Hadoop, how to compress mapper output but not the

2019-01-30 08:27发布

问题:

I have a map-reduce java program in which I try to only compress the mapper output but not the reducer output. I thought that this would be possible by setting the following properties in the Configuration instance as listed below. However, when I run my job, the generated output by the reducer still is compressed since the file generated is: part-r-00000.gz. Has anyone successfully just compressed the mapper data but not the reducer? Is that even possible?

//Compress mapper output

conf.setBoolean("mapred.output.compress", true);
conf.set("mapred.output.compression.type", CompressionType.BLOCK.toString());
conf.setClass("mapred.output.compression.codec", GzipCodec.class, CompressionCodec.class);

回答1:

With MR2, now we should set

conf.set("mapreduce.map.output.compress", true)
conf.set("mapreduce.output.fileoutputformat.compress", false)

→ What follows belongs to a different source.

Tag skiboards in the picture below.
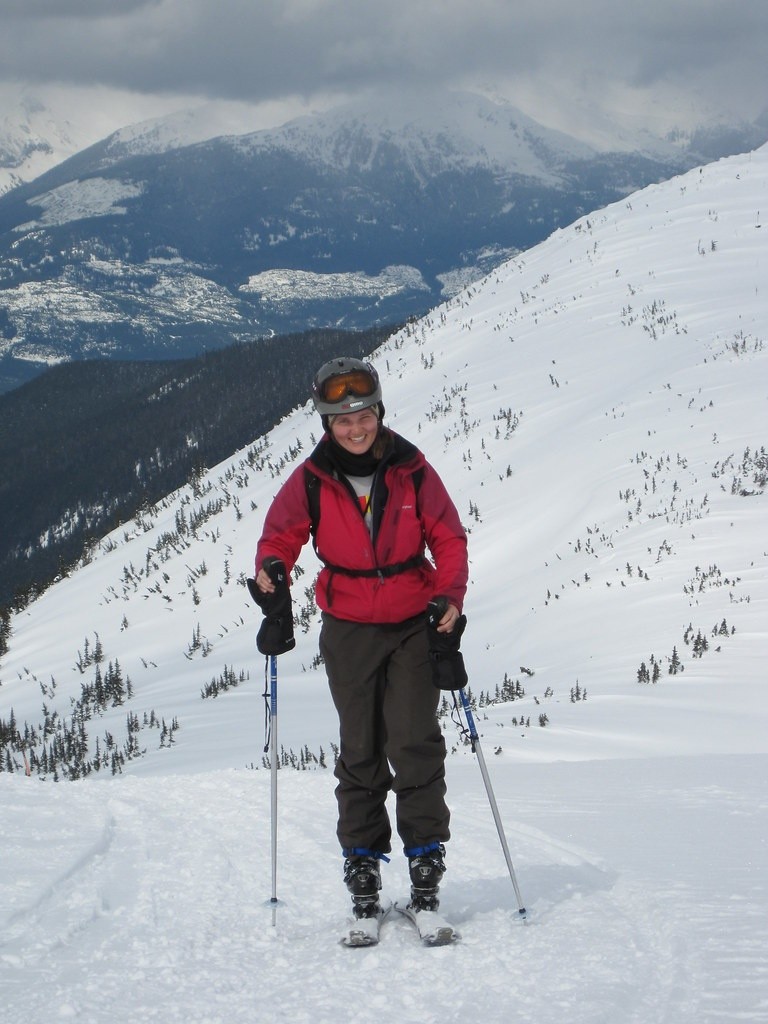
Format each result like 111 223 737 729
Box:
338 893 464 948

For more details, refer: http://hadoop.apache.org/docs/stable/hadoop-mapreduce-client/hadoop-mapreduce-client-core/mapred-default.xml



回答2:

mapred.compress.map.output: Is the compression of data between the mapper and the reducer. If you use snappy codec this will most likely increase read write speed and reduce network overhead. Don't worry about spitting here. These files are not stored in hdfs. They are temp files that exist only for the map reduce job.

mapred.map.output.compression.codec: I would use snappy

mapred.output.compress: This boolean flag will define is the whole map/reduce job will output compressed data. I would always set this to true also. Faster read/write speeds and less disk spaced used.

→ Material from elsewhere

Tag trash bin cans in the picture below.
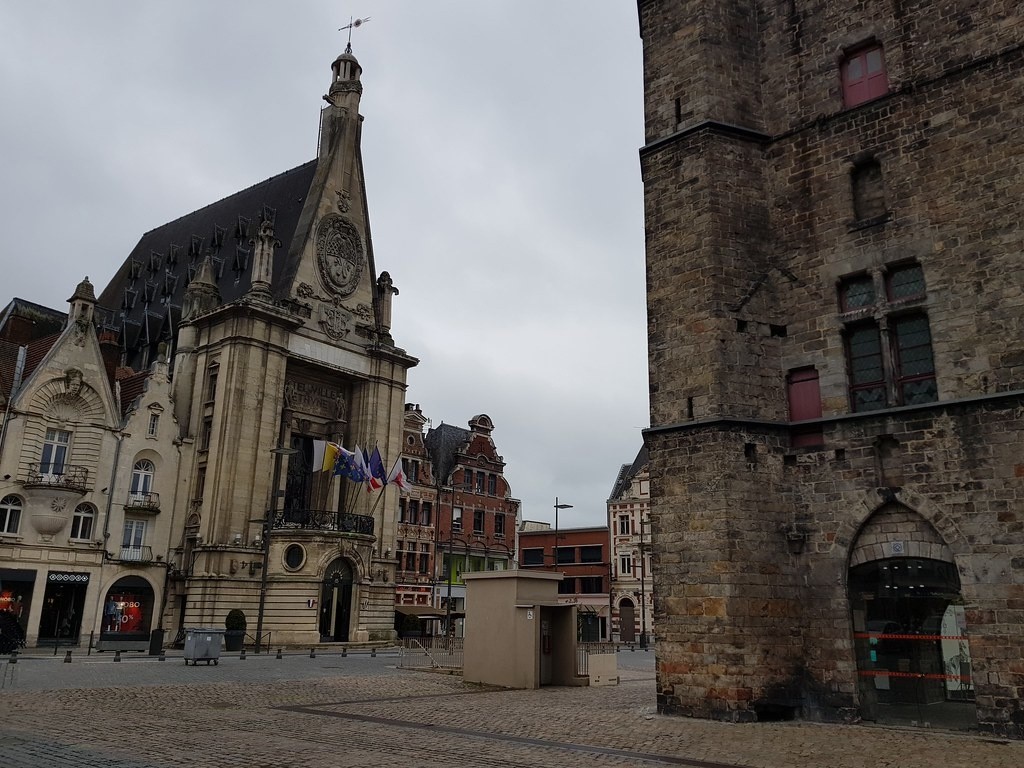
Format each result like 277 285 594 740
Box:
183 627 227 665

mapred.output.compression.type: I use block. This will make the compression splittable even for all compression formats (gzip, snappy, and bzip2) just make sure you're using a splitable file format like sequence, RCFile, or Avro.

mapred.output.compression.codec: this is the compression codec for the map/reduce job. I mostly use one of the three: Snappy (Fastest r/w 2x-3x compression), gzip (normal r fast w 5x-8x compression), bzip2 (slow r/w 8x-12x compression)

Also remember when compression mapred output, that because of splitting compression will differ base on your sorting order. The close like data is together the better the compression.



回答3:

"output compression" will compress your final output. To compress map-outputs only, use something like this:

  conf.set("mapred.compress.map.output", "true")
  conf.set("mapred.output.compression.type", "BLOCK"); 
  conf.set("mapred.map.output.compression.codec", "org.apache.hadoop.io.compress.GzipCodec"); 


回答4:

  1. You need to set "mapred.compress.map.output" to true.
  2. Optionally you can choose your compression codec by setting "mapred.map.output.compression.codec". NOTE1: mapred output compression should never be BLOCK. See the following JIRA for detail: https://issues.apache.org/jira/browse/HADOOP-1194 NOTE2: GZIP and BZ2 are CPU intensive. If you have slow network and GZIP or BZ2 gives better compression ratio, it may justify the spending of CPU cycles. Otherwise, consider LZO or Snappy codec.
    NOTE3: if you want to use map output compression, consider install the native codec which is invoked via JNI and gives you better performance.


回答5:

If you use MapR's distribution for Hadoop, you can get the benefits of compression without all the folderol with the codecs.

MapR compresses natively at the file system level so that the application doesn't need to know or care. Compression can be turned on or off at the directory level so you can compress inputs, but not outputs or whatever you like. Generally, the compression is so fast (it uses an algorithm similar to snappy by default) that most applications see a performance boost when using native compression. If your files are already compressed, that is detected very quickly and compression is turned off automatically so you don't see a penalty there, either.